I couldn’t find him anywhere. His word which had been alive and vibrant to me was dead and lifeless. There was no hope or encouragement in it. Verses and phrases used to jump off the page but now sat there meaningless and uninspiring. I became aware that I wasn’t even praying anymore. I don’t recall making any conscious decision to stop. I gradually became aware that I didn’t want or need any help in the form of faith. Faith had utterly failed to keep me safe.
Instead I started reasoning things out. I started researching various aspects of the stroke online. I found scientific explanations for all the bizarre things that had happened to me. I started communicating with other survivors and I started seeing disturbing similarities in our experiences. I started seeing inexplicable things that had happened to my mother-in-law were happening to me. I came to the conclusion that the best thing I could do was to keep my mind active.
The spectacular failure of my faith led me to research church history which in turn led me to question church doctrines. That led to further bible study. When you study the bible with the faith blinders off you become aware how poorly written it actually is. There is no consistent eloquence in its words. There are literally hundreds of pages of the poorest written drivel you will ever read. There are contradictions of contradictions, errors, and flat out lies. The god depicted in the old testament is a monster, the behavior of his saints is atrocious. But that shouldn’t be surprising because they act just like him.
Or is it he acts just like the barbarians they are? I get confused.
Jesus is no better. He is exactly the same yesterday, today, and forever. That being the case, he must be just as much of a barbarian as his father. He said all of god’s promises were yes and amen in him, he said faith could move mountains, he said he would never fail nor forsake you, he said he was coming back in his follower’s lifetimes. He lied.
Then he said he would send you to hell for all of eternity for not believing him.

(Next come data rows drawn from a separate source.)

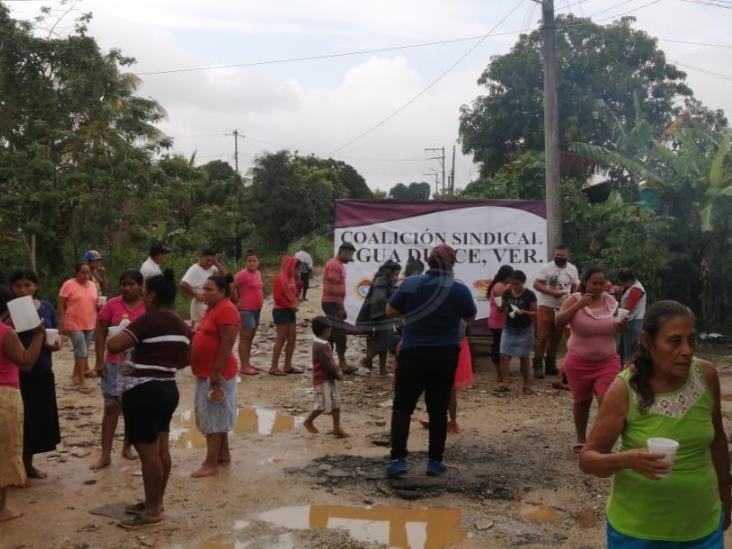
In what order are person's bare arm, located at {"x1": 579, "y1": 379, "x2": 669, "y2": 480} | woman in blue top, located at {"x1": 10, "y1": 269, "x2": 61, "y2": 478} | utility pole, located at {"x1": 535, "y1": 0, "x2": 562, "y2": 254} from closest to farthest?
person's bare arm, located at {"x1": 579, "y1": 379, "x2": 669, "y2": 480}, woman in blue top, located at {"x1": 10, "y1": 269, "x2": 61, "y2": 478}, utility pole, located at {"x1": 535, "y1": 0, "x2": 562, "y2": 254}

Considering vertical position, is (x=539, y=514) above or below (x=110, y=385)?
below

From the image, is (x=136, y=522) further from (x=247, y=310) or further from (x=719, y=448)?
(x=247, y=310)

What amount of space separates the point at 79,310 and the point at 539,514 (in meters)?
6.18

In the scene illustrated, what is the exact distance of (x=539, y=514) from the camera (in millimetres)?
5273

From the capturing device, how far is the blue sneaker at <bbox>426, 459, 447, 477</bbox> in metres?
5.97

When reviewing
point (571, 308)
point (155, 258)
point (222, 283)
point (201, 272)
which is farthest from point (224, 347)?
point (201, 272)

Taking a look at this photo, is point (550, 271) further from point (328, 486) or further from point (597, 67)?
point (597, 67)

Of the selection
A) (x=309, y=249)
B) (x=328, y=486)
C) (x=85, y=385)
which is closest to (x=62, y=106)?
(x=309, y=249)

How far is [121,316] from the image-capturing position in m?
5.96

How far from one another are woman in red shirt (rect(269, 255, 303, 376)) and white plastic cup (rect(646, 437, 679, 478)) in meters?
7.95

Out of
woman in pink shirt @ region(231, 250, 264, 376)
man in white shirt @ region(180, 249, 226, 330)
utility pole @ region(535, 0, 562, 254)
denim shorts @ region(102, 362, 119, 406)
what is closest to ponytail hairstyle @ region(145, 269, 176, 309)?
denim shorts @ region(102, 362, 119, 406)

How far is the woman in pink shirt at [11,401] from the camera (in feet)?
15.5

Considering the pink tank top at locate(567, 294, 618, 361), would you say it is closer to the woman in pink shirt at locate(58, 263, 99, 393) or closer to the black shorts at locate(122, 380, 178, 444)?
the black shorts at locate(122, 380, 178, 444)

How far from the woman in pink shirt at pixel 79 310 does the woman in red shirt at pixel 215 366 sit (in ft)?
12.5
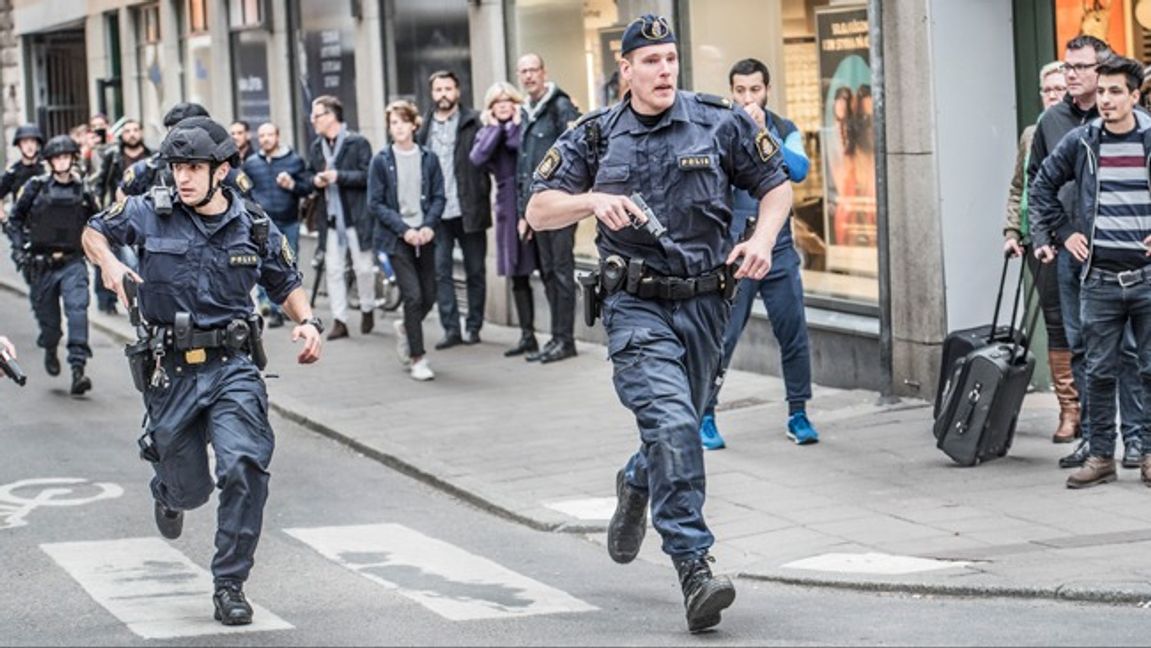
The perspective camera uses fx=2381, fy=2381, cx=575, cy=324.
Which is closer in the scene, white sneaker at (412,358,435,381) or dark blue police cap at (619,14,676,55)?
dark blue police cap at (619,14,676,55)

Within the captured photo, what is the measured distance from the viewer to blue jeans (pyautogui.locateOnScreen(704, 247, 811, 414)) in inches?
495

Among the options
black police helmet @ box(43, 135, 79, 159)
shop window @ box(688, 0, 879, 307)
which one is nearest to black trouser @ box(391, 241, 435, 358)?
black police helmet @ box(43, 135, 79, 159)

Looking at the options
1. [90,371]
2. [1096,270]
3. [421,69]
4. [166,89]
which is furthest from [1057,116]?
[166,89]

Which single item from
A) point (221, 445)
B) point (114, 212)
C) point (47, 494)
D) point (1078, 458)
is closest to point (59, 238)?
point (47, 494)

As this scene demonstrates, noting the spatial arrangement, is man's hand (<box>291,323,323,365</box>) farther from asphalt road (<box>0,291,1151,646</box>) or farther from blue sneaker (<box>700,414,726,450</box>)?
blue sneaker (<box>700,414,726,450</box>)

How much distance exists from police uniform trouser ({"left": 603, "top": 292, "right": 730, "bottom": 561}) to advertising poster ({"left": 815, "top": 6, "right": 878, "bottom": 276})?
6.27 m

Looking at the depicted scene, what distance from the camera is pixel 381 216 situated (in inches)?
667

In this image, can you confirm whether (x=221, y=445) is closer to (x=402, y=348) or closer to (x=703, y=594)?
(x=703, y=594)

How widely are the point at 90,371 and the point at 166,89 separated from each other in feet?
47.6

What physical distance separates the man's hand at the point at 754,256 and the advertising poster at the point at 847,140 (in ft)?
20.9

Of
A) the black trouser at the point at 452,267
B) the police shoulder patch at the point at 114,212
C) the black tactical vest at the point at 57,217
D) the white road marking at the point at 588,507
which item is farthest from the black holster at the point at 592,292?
the black trouser at the point at 452,267

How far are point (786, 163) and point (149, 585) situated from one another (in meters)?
4.11

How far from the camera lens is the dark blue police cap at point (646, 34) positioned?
28.1 ft

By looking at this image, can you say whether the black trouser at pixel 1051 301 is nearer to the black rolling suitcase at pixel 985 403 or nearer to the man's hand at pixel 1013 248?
the man's hand at pixel 1013 248
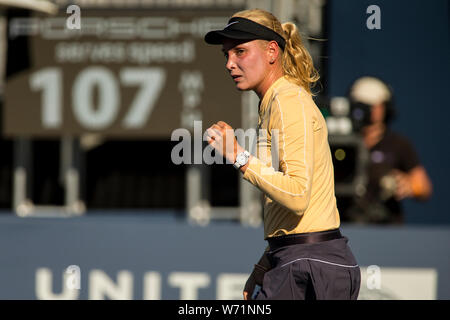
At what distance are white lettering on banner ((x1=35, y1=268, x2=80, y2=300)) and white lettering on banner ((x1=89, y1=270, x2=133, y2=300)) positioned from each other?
0.49ft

All this studying finally convinced me there is no god. Everything I believed was clearly contradicted by the very same book I used as a foundation. Faith requires you to make excuses when the words of that book fail to be true. Faith means choosing ignorance over reality, hopeful imagination over solid evidence.
But all I have to do is lie and praise god for bringing me through the crisis. I could inspire millions of Christians if I would just do that.
I would much rather tell the truth that religion and faith did absolutely nothing for me. Only by using my mind and its marvelous ability to reason was I able to survive. Millions of atheists would probably be inspired by that.